• Material erkunden:
1. Prüfen Sie anhand der Kolumne, ob die folgenden Aussagen zutreffen, und antworten Sie jeweils mit Ja oder Nein samt den entscheidenden Worten aus dem Text als wörtlichem Zitat: (a) Der Kolumnist hält es für eine Herausforderung, in heiteren Zeiten optimistisch zu sein. (b) Laut Kolumne sind sich Abreißkalender und Glückskekse einig, dass die Sonne immer scheint. (c) Die Kolumne behauptet, man könne vom Krieg in der Ukraine im Verbund mit der Pandemie profitieren, sofern nicht wieder alles falsch gemacht wird.
2. Was öffnet laut der Kolumne die Augen?
3. Nennen Sie das erste Wort jedes Satzes in dem Absatz der Kolumne, der mit „Eigentlich“ beginnt.

• Ausgangsdokument:
Unser Kolumnist erklimmt den Gipfel des Zynismus und behauptet: Wenn wir nicht wieder alles falsch machen, können wir vom Krieg in der Ukraine im Verbund mit der Pandemie profitieren. © Sergei Chuzavkov/dpa

Pandemie und Krieg öffnen die Augen: Fehler haben wir genug gemacht, nun müssen wir die Folgen ausbaden. Doch darf man Leid als lehrreich bezeichnen? Die Kolumne.

Eigentlich – zugegeben – braucht es schon eine gehörige Portion Zuversicht, der momentanen Gesamtsituation etwas Gutes abzugewinnen. Doch in heiteren Zeiten optimistisch sein, das kann ja jeder. Eine Herausforderung hingegen ist es, auch inmitten dunkelsten Gewölks zarte Strahlen der Hoffnung wahrzunehmen. Denn – da sind sich alle Abreißkalender und Glückskekse einig – die Sonne scheint immer, mag es noch so dunkel sein.

(Gespeicherte Dateneinträge)
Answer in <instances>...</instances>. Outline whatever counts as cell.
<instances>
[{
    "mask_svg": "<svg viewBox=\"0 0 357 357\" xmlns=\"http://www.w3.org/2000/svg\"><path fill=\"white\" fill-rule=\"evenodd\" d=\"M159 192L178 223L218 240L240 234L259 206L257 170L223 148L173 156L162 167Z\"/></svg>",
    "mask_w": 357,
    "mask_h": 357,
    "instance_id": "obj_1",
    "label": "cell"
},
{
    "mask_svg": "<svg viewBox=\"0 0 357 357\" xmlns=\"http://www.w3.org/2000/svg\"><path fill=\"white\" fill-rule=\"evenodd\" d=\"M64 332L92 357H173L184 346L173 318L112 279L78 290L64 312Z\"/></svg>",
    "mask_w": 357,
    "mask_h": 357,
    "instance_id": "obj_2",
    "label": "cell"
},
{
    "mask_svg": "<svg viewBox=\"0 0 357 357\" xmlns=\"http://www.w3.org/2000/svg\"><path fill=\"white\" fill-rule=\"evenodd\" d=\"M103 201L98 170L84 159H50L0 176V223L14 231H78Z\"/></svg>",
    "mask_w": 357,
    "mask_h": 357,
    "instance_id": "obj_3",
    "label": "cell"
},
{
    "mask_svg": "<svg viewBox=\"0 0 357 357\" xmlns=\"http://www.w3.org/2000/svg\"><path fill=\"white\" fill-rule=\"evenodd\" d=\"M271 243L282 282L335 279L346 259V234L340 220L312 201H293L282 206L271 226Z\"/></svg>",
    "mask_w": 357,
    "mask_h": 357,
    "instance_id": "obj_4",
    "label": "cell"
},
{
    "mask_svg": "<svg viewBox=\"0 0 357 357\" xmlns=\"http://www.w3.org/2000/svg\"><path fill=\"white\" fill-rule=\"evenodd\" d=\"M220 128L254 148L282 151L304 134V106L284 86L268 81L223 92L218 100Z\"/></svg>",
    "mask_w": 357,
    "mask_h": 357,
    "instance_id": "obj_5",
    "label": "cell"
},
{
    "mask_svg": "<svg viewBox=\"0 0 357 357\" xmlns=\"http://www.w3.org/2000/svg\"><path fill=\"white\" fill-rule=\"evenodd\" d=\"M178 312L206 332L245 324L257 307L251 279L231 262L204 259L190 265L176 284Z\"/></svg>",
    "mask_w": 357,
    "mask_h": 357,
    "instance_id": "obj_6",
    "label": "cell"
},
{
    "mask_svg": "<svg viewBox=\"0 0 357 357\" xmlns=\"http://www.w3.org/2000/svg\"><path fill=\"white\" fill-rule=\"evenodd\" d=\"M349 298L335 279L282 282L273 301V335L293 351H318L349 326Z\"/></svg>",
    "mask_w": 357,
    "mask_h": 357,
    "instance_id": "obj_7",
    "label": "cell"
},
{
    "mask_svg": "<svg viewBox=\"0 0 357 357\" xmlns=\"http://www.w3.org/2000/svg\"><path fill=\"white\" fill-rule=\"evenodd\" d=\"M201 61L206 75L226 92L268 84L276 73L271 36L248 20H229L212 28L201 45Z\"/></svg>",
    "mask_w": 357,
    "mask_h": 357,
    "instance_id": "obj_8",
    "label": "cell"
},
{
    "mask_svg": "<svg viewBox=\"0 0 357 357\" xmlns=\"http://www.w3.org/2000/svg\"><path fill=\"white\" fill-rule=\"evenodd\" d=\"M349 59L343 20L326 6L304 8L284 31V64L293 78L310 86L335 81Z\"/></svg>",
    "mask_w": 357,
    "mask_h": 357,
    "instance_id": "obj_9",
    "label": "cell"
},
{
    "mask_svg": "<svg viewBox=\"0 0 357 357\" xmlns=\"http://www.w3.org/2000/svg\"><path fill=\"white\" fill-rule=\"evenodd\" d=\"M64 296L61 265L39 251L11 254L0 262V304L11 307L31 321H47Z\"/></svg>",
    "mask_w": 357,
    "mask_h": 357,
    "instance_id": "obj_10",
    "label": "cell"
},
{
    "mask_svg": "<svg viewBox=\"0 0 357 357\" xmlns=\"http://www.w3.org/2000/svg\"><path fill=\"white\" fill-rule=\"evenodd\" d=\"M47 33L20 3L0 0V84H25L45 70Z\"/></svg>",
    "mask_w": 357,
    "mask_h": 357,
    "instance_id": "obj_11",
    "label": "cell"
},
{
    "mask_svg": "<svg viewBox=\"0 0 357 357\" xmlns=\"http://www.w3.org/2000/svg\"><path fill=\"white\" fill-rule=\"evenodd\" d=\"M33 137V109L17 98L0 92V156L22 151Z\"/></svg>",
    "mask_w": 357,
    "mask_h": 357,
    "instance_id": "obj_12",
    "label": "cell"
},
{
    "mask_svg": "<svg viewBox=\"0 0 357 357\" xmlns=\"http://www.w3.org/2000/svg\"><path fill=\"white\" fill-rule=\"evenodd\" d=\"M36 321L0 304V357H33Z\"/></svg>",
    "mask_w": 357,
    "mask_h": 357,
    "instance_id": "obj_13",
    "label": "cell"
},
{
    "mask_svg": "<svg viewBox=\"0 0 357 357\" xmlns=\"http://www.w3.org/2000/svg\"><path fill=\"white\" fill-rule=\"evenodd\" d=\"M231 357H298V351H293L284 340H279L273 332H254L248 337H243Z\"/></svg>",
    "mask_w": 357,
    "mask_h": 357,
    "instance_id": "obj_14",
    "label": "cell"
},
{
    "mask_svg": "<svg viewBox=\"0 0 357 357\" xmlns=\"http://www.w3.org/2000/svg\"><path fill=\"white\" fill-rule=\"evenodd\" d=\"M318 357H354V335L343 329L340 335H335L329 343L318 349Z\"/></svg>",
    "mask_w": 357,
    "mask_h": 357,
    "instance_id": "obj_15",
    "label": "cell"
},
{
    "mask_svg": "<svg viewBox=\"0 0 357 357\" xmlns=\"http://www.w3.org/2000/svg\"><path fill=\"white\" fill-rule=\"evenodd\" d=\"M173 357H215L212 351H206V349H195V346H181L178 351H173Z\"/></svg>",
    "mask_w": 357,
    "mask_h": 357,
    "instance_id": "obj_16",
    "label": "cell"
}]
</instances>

• Lösungen:
1.
(a) Nein: „Doch in heiteren Zeiten optimistisch sein, das kann ja jeder.“
(b) Ja: „da sind sich alle Abreißkalender und Glückskekse einig – die Sonne scheint immer“
(c) Ja: „Wenn wir nicht wieder alles falsch machen, können wir vom Krieg in der Ukraine im Verbund mit der Pandemie profitieren.“

2. Pandemie und Krieg.

3. Eigentlich, Doch, Eine, Denn